When I talk to teens, I hear this time and time again. Teens want to be heard, but they feel like their parents are not listening. Parents tell me that their teen doesn’t talk to them. Your teen has few true choices at this point in their life. You are choosing where they live and where they go to school. Their choices in food and clothes are likely limited by budget or other restrictions. They are desperately trying to mature from a child into an adult, but they are not going to navigate that path perfectly. Some of the tension comes because you as the parent need to work on creating your unique parenting style and figuring out how that fits with your unique child.
Parenting Styles
There are a lot of parenting styles out there. You can do a quick search online and find the big ones named and defined. I also talk about this in Parenting Beyond The Rules. Here are a few styles that you’ll likely come across:
Authoritative
Permissive
Hovering
Helicopter
Lawnmower
Sweeper
Do you fall into any of these parenting styles? How is that working in your family?
The Goal of Your Parenting Style
Relationship with your child should be the goal of your parenting style. If you feel like there’s something missing in your relationship with one or more of your kids, it might be your parenting style. You have to be in tune with each kid. What you say or how you say something to one child could crush another child. It’s all about speaking in a way that the child can hear you.

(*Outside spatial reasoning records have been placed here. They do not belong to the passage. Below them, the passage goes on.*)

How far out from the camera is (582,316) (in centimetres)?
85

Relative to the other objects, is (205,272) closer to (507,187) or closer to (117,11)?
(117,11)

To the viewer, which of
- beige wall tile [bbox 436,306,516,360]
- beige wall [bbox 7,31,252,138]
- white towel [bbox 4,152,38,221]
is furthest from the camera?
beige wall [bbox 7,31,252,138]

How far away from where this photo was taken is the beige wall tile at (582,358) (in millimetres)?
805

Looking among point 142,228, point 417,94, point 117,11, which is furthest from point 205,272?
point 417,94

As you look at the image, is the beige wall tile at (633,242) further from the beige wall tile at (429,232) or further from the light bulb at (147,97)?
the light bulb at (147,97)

Can I Change My Parenting Style?
Yes! Your parenting style needs to change as your child grows and matures and as they learn to show respect and honor. When you pivot and make changes to your parenting style, it shows your child that you’re working together with them. Now, about half of you are likely thinking that this is no big deal. You’re the go-with-the-flow type, and making these changes may come more naturally for you. The other half of you are freaking out right now because you don’t like change. But relationships change over time, and so must your parenting style.

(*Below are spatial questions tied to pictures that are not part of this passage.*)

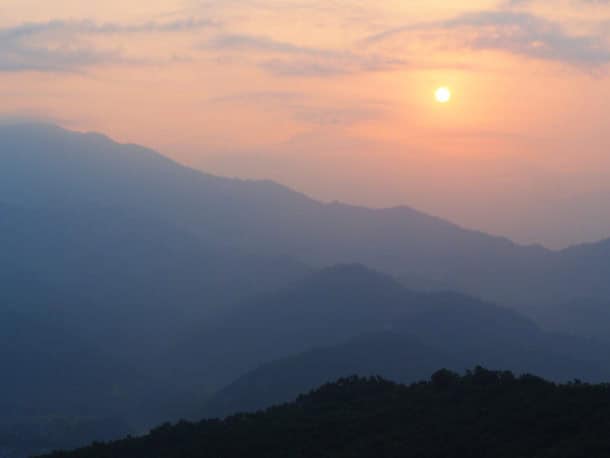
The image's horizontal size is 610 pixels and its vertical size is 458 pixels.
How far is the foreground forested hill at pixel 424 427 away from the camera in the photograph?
31328 mm

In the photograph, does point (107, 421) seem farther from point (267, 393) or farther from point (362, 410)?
point (362, 410)

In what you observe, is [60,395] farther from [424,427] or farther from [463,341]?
[424,427]

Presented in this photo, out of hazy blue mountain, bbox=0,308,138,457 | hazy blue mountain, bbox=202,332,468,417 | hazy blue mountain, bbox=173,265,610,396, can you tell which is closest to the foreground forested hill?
hazy blue mountain, bbox=202,332,468,417

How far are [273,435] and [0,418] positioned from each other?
420 feet

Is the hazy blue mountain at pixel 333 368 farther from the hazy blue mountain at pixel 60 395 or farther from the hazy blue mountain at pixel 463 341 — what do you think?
the hazy blue mountain at pixel 60 395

How Do I Change My Parenting Style?
I’m here to tell you that changing your parenting style is simple. Ok, maybe not as simple in the sense that I can lay out all of the steps for you like an instruction manual, but I can confidently tell you the starting steps.
Step One: Pray
The first step is to pray. Your child, each of your children, is a masterpiece fashioned by a master creator and architect. I purposely used this imagery of paint and paintbrushes on the front cover of Parenting Beyond the Rules.
This isn’t a paint-by-number craft project. In contrast, God created your child with unique strengths, gifts, and talents. It’s your job to help your child figure out where to put the colors and shapes onto the blank canvas of their lives. When you pray, you’re talking to the master architect! Consult him about how to teach and train your child.

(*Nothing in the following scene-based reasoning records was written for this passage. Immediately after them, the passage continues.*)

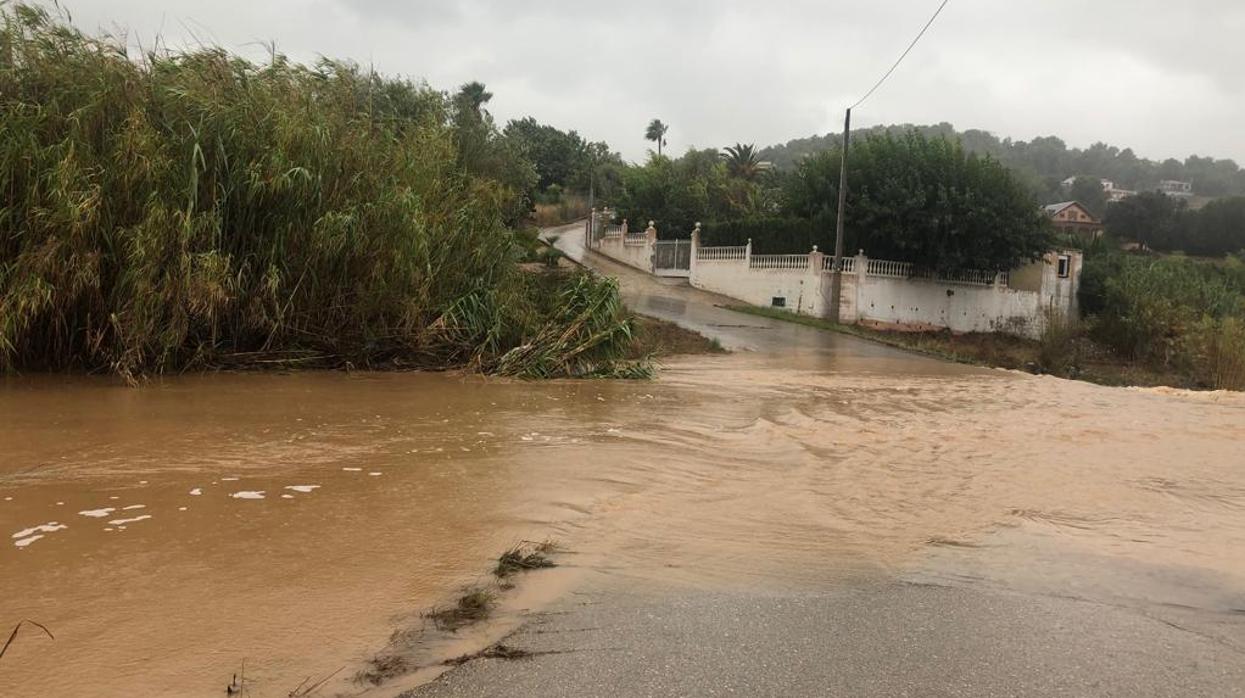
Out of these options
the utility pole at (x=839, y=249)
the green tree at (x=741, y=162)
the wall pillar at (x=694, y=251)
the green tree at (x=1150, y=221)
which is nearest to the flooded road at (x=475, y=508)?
the utility pole at (x=839, y=249)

Step Two: See Through the Lens of Your Child
You need to work towards seeing the world the way your child does. You have to talk to them in a way that they can hear and understand you. Your strong-willed child may not flinch when you reprimand them with a harsh tone, but your sensitive child could be devasted by the same words and tone. Figure out who they are and treat them like the unique masterpieces that God created them to be. They need to know that you’re going to be there for them, no matter what happens. This is about having mutual respect and honor. To listen to each other. It’s not about winning a battle or even today’s argument. The goal is a relationship, and that means being the best parent you can be… for each of your children.
Creating Your Unique Parenting Style
Your unique parenting style will change over the years and for each child. It’s okay to change. It is necessary to change. You will have to keep creating your unique parenting style and keep adjusting it to meet the needs of your family and each of your children. Your kids are counting on you!